* _Extracted text_:

————

2007-12-15 Thread Herbert Xu
On Sat, Dec 15, 2007 at 02:48:10AM -0800, Andrew Morton wrote:

 When Eric said
 
  Way way deep in mutex debugging on the slowpath there is a unreadable
  and incomprehensible WARN_ON in muxtex_trylock that will trigger if
  you have 10 tons of debugging turned on, and you are in,
  interrupt context, and you manage to hit the slow path.  I think that
  is a pretty unlikely scenario.
 
 I think he's still right.  That's if the warning which he managed to find
 even still exists.

Well at the very start he said:

: When mutex debugging is on taking a mutex complains if we are not
: allowed to sleep.  At that point we have called netif_tx_lock_bh
: so we are clearly not allowed to sleep.  Arguably this is not a
: problem for mutex_trylock.

This is what threw me off as it implied that we were warning about
ASSERT_RTNL calls in any atomic context, including those with just
soft IRQs disabled, which is an important distinction for the
networking subsystem.

————

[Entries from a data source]
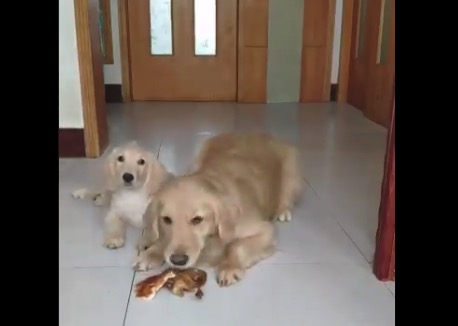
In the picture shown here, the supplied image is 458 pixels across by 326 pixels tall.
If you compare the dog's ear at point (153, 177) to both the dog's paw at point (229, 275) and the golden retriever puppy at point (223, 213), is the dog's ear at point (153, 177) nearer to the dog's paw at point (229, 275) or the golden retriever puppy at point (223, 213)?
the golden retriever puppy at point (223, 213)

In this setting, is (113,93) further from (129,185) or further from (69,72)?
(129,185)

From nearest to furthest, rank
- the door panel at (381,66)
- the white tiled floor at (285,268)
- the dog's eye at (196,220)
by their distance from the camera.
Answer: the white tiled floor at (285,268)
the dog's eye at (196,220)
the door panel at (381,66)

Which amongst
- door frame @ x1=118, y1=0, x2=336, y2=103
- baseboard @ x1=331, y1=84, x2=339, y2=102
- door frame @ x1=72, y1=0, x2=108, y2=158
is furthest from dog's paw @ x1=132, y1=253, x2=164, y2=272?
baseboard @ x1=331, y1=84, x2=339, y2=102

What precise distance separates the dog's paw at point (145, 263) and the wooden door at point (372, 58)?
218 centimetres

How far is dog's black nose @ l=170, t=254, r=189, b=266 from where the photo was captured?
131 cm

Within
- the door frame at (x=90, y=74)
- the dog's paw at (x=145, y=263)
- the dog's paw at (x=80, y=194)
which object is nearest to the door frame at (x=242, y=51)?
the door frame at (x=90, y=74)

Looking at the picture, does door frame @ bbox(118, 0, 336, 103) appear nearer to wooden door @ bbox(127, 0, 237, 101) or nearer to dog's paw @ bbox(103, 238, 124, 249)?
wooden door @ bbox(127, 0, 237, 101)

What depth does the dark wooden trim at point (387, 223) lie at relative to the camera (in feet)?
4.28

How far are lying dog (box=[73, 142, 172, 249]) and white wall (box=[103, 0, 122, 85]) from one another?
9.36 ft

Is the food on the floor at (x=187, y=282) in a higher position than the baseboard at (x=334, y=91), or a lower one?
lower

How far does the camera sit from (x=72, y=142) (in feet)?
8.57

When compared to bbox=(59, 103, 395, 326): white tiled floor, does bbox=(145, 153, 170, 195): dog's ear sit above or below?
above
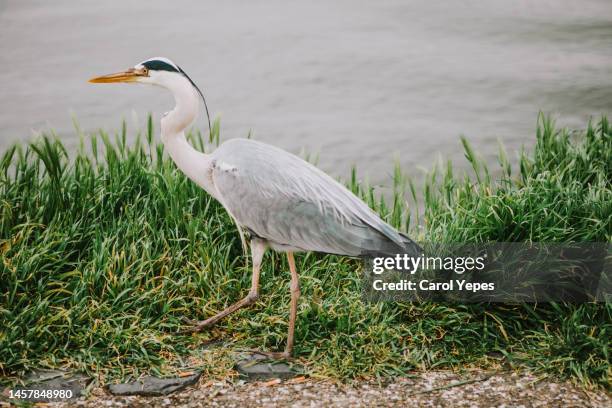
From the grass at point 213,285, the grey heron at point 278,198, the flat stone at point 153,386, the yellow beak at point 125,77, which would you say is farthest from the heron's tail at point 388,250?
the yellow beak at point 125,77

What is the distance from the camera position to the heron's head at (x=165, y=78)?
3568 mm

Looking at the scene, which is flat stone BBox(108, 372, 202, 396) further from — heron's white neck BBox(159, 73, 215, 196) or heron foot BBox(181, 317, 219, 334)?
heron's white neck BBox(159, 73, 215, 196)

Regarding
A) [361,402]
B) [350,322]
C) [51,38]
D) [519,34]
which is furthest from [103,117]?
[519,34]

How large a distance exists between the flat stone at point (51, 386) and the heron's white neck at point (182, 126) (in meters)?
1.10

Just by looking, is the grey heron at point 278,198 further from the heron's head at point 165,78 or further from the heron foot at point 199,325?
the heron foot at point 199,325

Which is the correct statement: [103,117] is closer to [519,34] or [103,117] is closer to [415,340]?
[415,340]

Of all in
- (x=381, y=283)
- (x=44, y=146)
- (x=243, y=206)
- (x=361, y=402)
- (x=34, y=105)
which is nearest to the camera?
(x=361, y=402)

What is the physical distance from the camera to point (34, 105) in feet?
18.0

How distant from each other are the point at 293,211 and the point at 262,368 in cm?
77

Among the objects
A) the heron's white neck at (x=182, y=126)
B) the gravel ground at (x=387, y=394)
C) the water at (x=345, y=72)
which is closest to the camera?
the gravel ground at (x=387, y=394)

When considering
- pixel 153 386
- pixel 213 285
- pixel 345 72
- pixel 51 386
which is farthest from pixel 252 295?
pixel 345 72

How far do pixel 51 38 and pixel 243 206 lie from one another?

————

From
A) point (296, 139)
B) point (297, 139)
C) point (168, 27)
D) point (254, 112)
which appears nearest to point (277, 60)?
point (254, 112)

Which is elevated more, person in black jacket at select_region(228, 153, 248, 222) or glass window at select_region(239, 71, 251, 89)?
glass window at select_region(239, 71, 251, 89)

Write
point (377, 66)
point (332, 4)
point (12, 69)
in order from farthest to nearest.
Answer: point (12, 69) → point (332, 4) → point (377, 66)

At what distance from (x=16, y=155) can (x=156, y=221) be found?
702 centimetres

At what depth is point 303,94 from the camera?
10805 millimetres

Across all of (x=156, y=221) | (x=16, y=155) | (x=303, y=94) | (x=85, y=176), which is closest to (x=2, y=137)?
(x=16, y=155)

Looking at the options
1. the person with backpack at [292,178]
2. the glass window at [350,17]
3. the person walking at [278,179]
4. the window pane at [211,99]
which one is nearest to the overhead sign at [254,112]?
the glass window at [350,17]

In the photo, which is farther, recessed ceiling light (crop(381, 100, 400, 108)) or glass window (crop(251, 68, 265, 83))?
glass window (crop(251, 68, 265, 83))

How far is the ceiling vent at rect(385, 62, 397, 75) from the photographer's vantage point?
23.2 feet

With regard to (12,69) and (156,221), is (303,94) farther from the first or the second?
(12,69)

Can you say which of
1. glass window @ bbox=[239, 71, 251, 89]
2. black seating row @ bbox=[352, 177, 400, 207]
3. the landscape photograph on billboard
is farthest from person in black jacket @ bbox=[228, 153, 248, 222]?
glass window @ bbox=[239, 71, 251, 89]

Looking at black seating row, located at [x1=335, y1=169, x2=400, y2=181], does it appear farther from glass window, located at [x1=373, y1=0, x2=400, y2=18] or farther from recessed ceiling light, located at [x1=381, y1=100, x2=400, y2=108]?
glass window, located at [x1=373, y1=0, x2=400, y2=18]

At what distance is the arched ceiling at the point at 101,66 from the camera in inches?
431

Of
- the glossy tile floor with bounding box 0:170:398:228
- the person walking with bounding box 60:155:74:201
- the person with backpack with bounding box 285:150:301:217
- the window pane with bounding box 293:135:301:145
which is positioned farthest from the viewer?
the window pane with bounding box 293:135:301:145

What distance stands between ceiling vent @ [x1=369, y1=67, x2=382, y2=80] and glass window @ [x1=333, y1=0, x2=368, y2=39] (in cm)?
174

————

* _The task_:
From the mailing-list message on mutex debugging, quote the passage that begins with the words containing "Well at the" and ends with "problem for mutex_trylock.".

* _Problem solution_:
Well at the very start he said:

: When mutex debugging is on taking a mutex complains if we are not
: allowed to sleep.  At that point we have called netif_tx_lock_bh
: so we are clearly not allowed to sleep.  Arguably this is not a
: problem for mutex_trylock.